At a price of $7.5 per ticket, a musical theater group can fill every seat in their 1500 seat performance hall. For every additional dollar charged for admission, the number of tickets sold drops by 95.
a) What ticket price maximizes revenue? Round your answer to the nearest cent.
price = $
b) How many seats are sold at that price? Round your answer to the nearest whole number.
number of seats sold =
To find the ticket price that maximizes revenue, we need to determine the price at which the product of the price and the number of seats sold is highest.

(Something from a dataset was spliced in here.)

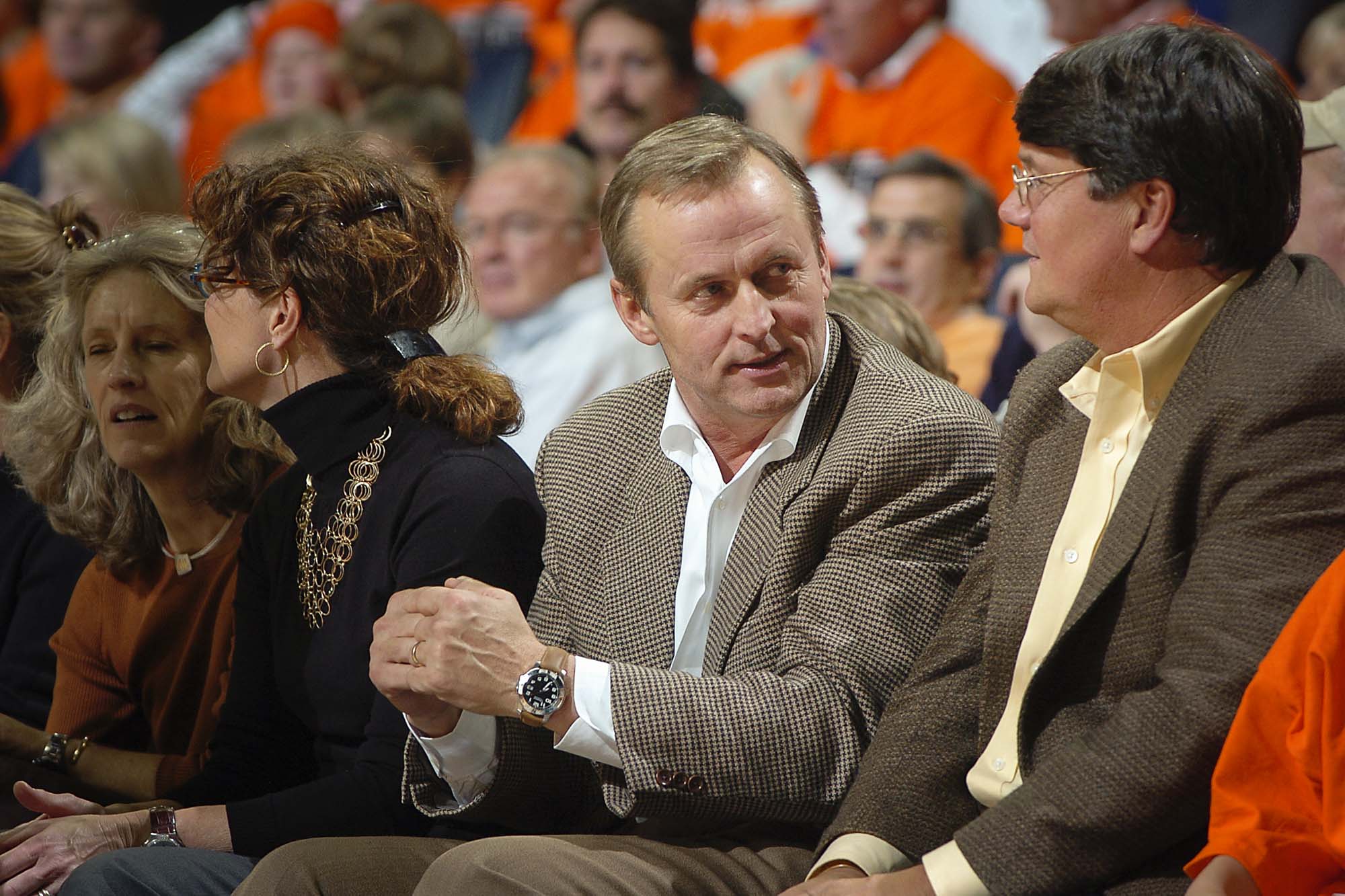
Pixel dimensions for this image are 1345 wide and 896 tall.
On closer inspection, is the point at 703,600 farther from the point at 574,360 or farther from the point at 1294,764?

Let's break it down into steps:
1. Start with the base price of $7.5 per ticket.
2. For each additional dollar charged for admission, the number of tickets sold drops by 95.
3. So, if the ticket price is increased by $1, the number of tickets sold will be 1-95 = 1505 (1500 - 95).
4. We can generalize this relationship as follows:
- If the ticket price is $7.5, the number of tickets sold is 1500.
- If the ticket price is $8.5 ($7.5 + $1), the number of tickets sold is 1500 - 95 = 1505.
- If the ticket price is $9.5 ($7.5 + $2), the number of tickets sold is 1500 - 2 * 95 = 1410, and so on.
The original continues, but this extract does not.